> _TASK REQUIREMENTS_:
Quote each of the following lines word for word, from the first to the last.
[Begin]
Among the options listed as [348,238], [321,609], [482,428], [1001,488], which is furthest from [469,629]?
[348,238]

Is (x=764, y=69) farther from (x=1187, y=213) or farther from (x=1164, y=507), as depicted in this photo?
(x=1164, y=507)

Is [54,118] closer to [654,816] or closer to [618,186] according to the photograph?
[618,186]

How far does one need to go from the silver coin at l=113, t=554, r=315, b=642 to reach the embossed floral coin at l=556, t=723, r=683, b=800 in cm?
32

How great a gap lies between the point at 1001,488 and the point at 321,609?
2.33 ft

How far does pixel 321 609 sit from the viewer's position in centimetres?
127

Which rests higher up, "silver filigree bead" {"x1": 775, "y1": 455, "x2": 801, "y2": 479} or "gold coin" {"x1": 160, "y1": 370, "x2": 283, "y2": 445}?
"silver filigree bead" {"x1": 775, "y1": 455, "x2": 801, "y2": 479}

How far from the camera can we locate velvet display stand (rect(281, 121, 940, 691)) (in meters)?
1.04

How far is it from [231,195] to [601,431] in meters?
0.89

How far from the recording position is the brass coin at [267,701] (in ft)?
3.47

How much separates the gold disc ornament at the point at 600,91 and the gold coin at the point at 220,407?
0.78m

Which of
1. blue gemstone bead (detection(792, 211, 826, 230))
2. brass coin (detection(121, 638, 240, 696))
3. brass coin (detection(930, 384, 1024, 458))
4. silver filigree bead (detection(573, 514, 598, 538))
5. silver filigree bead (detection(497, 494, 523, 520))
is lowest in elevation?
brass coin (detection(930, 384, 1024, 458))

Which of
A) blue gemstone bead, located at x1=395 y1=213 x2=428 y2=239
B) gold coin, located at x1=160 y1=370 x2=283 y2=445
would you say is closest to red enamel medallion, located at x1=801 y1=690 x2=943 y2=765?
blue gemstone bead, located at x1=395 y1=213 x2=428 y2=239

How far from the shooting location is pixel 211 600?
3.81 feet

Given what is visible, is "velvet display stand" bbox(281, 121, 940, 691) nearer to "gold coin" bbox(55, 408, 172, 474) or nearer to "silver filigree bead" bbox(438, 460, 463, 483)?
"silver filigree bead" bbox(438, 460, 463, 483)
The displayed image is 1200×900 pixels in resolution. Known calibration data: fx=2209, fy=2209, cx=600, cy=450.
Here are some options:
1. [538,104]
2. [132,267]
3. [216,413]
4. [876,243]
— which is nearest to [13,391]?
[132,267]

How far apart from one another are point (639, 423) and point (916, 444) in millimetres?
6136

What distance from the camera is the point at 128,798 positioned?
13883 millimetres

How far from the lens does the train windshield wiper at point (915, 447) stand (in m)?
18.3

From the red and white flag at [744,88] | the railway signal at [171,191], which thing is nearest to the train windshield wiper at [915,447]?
[End]
> _WRITTEN REPLY_:
Among the options listed as [348,238], [321,609], [482,428], [1001,488], which is furthest from [469,629]?
[348,238]

Is (x=764, y=69) farther from (x=1187, y=213) or farther from (x=1164, y=507), as depicted in this photo?
(x=1164, y=507)

Is [54,118] closer to [654,816] or closer to [618,186] according to the photograph?
[618,186]

How far does one need to go from the silver coin at l=113, t=554, r=315, b=642 to reach the embossed floral coin at l=556, t=723, r=683, b=800 in cm?
32

How great a gap lies between the point at 1001,488 and the point at 321,609?
2.33 ft

How far does pixel 321 609 sit from the viewer's position in centimetres?
127

Which rests higher up, "silver filigree bead" {"x1": 775, "y1": 455, "x2": 801, "y2": 479} or "gold coin" {"x1": 160, "y1": 370, "x2": 283, "y2": 445}?
"silver filigree bead" {"x1": 775, "y1": 455, "x2": 801, "y2": 479}

How far from the camera can we locate velvet display stand (rect(281, 121, 940, 691)) (in meters)?
1.04

How far is it from [231,195] to [601,431] in meters?
0.89

How far from the recording position is the brass coin at [267,701] (in ft)?
3.47

How much separates the gold disc ornament at the point at 600,91 and the gold coin at the point at 220,407?
0.78m

Which of
1. blue gemstone bead (detection(792, 211, 826, 230))
2. brass coin (detection(121, 638, 240, 696))
3. brass coin (detection(930, 384, 1024, 458))
4. silver filigree bead (detection(573, 514, 598, 538))
5. silver filigree bead (detection(497, 494, 523, 520))
is lowest in elevation?
brass coin (detection(930, 384, 1024, 458))

Which of
A) blue gemstone bead, located at x1=395 y1=213 x2=428 y2=239
B) gold coin, located at x1=160 y1=370 x2=283 y2=445
would you say is closest to red enamel medallion, located at x1=801 y1=690 x2=943 y2=765?
blue gemstone bead, located at x1=395 y1=213 x2=428 y2=239

How far from the shooting location is pixel 211 600?
3.81 feet

Given what is visible, is "velvet display stand" bbox(281, 121, 940, 691) nearer to "gold coin" bbox(55, 408, 172, 474) or nearer to "silver filigree bead" bbox(438, 460, 463, 483)?
"silver filigree bead" bbox(438, 460, 463, 483)
The displayed image is 1200×900 pixels in resolution. Known calibration data: fx=2209, fy=2209, cx=600, cy=450.
Here are some options:
1. [538,104]
2. [132,267]
3. [216,413]
4. [876,243]
— which is nearest to [13,391]?
[132,267]

How far apart from one another are point (639, 423) and point (916, 444) in millimetres?
6136

What distance from the camera is the point at 128,798 positioned?
13883 millimetres

How far from the lens does the train windshield wiper at point (915, 447) stand (in m)?
18.3

From the red and white flag at [744,88] | the railway signal at [171,191], which thing is nearest to the train windshield wiper at [915,447]?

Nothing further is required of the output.